**Required task 1**
Reproduce the passage of the Amiga Corporation article that begins with the words containing "The 1985 logo" and ends with "left the company.", word for word.
**Required task 2**
Carry on the Amiga Corporation history from the point where it stops.

* START Page text *

Computer company in United States

The 1985 logo

Amiga Corporation was a United States computer company formed in the early 1980s as Hi-Toro. It is most famous for having developed the Amiga computer, code named Lorraine.

==History==

===1982===
In the early 1980s Jay Miner, along with other Atari staffers, became fed up with management and left the company.

In September 1982, they set up another chipset project under a new company in Santa Clara, California, called Hi-Toro (meaning "high bull"), later renamed to Amiga, where they could have some creative freedom. The new company's first headquarters was located in Building 7 in a business park at 3350 Scott Boulevard in Santa Clara. They started to create a new 68000-based games console, codenamed Lorraine, that could be upgraded to a full-fledged computer. The initial start-up financing of Amiga Corporation was provided by three dentists in Florida, who later regained their investment once Commodore bought the company.

* END Page text *
* START Material shown *

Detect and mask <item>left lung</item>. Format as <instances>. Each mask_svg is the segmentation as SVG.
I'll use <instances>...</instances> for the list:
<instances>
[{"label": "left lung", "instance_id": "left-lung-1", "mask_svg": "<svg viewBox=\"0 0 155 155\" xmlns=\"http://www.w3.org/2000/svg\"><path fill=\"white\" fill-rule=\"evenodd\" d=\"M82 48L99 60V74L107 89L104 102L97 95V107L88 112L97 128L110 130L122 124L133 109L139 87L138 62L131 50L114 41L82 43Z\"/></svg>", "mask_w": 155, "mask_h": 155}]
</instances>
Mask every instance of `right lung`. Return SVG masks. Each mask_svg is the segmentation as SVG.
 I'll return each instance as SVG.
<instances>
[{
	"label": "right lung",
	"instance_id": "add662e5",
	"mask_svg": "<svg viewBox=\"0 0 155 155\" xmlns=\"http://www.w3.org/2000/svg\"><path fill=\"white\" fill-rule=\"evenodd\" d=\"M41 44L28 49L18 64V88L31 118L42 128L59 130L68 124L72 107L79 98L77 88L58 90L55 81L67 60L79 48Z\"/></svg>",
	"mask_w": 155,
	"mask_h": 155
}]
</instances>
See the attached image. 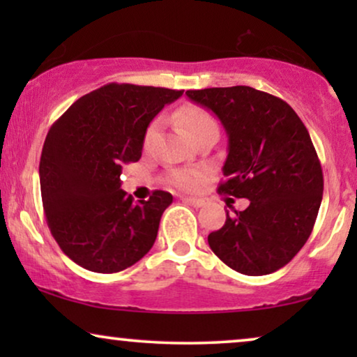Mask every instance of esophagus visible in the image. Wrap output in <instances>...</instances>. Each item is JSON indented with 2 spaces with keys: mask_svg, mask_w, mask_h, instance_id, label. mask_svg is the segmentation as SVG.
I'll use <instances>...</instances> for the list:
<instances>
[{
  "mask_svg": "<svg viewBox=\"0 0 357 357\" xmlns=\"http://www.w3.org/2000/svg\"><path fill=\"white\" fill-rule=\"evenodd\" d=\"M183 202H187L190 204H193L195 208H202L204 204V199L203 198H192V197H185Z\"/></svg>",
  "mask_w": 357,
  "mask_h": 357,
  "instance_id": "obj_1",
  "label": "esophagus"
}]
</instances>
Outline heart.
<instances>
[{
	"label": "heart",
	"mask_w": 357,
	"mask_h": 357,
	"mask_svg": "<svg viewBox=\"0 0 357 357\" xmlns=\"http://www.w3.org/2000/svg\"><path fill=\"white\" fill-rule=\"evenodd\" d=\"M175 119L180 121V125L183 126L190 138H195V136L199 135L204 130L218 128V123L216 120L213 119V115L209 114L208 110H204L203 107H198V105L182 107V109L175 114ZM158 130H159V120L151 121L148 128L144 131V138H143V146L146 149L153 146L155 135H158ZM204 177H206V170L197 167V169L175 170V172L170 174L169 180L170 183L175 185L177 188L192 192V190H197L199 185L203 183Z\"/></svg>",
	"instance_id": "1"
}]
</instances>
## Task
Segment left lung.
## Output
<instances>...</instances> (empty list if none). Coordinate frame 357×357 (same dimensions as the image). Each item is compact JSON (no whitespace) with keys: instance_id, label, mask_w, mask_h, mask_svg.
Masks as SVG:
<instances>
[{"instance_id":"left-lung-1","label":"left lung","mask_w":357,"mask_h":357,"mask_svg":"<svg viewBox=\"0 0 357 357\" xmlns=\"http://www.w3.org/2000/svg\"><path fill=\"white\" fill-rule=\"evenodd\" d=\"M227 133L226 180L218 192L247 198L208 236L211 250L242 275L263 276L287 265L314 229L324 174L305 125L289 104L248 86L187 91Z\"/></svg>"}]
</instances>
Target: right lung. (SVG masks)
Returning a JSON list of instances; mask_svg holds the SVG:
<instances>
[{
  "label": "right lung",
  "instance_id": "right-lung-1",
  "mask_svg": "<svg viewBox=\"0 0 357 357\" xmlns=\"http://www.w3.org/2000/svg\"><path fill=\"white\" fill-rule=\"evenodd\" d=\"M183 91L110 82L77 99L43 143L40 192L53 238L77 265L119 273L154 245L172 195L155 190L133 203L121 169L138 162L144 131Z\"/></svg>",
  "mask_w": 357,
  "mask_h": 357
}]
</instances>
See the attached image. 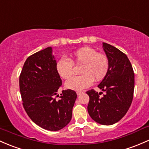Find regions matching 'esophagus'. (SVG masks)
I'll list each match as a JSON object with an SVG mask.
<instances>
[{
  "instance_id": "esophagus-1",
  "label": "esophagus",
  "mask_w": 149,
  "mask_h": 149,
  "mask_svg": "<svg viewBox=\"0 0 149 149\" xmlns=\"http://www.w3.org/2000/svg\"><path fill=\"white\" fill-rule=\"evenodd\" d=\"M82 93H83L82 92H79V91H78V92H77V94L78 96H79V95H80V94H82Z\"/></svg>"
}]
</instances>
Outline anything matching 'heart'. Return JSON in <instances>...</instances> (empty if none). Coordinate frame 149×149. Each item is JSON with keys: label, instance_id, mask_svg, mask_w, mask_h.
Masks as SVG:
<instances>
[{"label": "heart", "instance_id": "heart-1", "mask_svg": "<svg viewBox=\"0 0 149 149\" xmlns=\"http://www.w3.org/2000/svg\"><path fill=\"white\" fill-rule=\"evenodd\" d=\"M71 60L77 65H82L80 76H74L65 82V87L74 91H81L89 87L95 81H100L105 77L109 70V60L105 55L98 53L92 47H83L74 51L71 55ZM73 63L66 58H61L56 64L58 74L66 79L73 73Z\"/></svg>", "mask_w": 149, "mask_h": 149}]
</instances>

* END Material shown *
* START Material shown *

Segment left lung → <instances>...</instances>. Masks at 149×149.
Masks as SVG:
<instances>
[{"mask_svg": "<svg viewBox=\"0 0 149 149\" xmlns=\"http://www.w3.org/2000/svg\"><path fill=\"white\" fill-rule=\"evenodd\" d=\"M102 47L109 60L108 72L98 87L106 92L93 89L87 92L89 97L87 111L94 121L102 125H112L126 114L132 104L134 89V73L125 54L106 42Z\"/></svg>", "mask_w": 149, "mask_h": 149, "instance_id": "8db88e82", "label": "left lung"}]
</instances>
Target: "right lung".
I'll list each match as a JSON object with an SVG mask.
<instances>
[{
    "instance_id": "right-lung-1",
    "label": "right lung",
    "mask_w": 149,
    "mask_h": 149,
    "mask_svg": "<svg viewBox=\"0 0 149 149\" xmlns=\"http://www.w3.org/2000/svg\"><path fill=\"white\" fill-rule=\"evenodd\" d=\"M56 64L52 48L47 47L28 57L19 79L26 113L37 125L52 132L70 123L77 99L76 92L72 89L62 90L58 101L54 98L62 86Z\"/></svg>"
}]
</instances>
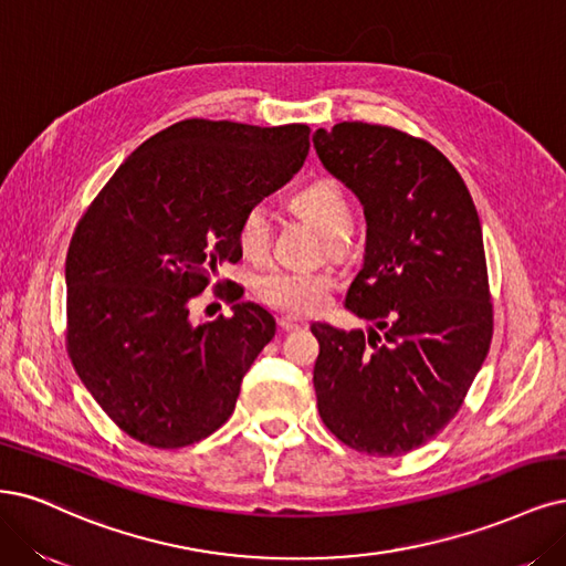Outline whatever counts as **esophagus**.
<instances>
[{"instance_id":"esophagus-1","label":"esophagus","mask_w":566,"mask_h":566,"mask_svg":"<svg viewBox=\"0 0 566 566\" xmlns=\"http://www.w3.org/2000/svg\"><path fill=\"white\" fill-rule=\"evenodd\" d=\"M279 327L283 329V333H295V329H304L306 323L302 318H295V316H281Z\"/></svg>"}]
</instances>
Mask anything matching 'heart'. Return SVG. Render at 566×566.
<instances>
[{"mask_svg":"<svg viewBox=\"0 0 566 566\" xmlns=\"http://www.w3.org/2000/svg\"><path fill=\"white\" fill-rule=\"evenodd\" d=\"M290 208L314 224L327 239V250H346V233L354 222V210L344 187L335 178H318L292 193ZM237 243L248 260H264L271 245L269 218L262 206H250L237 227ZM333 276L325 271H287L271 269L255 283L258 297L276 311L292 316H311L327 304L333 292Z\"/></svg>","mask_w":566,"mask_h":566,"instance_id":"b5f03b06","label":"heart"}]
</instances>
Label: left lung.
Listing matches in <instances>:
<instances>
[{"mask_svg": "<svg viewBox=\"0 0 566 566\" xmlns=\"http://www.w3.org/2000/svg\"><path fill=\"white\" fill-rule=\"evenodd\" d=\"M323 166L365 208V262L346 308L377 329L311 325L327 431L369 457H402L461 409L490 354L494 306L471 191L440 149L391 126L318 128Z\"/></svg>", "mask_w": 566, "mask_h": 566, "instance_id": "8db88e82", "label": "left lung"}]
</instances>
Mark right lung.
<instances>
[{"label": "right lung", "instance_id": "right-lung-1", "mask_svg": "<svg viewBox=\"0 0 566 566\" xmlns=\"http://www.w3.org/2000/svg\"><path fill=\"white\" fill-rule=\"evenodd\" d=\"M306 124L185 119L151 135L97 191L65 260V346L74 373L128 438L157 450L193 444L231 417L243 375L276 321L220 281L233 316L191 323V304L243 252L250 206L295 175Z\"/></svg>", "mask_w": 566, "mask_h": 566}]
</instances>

* END Material shown *

**Result 1**
The 1985 logo

Amiga Corporation was a United States computer company formed in the early 1980s as Hi-Toro. It is most famous for having developed the Amiga computer, code named Lorraine.

==History==

===1982===
In the early 1980s Jay Miner, along with other Atari staffers, became fed up with management and left the company.

**Result 2**
To raise money for the Lorraine project, Amiga designed and sold joysticks and game cartridges for popular game consoles such as the Atari 2600 and ColecoVision, as well as an input device called the Joyboard, essentially a joystick the player stood on.

===1983===
During development in 1983, Amiga had exhausted venture capital and was desperate for more financing. Jay Miner approached his former employer, Atari, which then paid Amiga to continue development work. In return Atari was to obtain one-year exclusive use of the design. Atari had plans for a 68000-based machine, code-named "Mickey", that would have used customized chips, but details were sparse.

During this period a downturn started in the video game business that turned into the Video game crash of 1983. By the end of the year, Atari was losing about $1 million a day, and its owner, Warner Communications, sought to sell the company. For some time, no one was interested.

===1984===
Meanwhile, at Commodore International, a fight was brewing between Jack Tramiel, the president, and Irving Gould, the primary shareholder. Tramiel was pressing the development of a 32-bit machine to replace its earlier Commodore 64 and derived machines, fearing a new generation of machines like the Apple Macintosh would render the 64 completely obsolete. The fighting continued until Tramiel was dismissed on January 13, 1984.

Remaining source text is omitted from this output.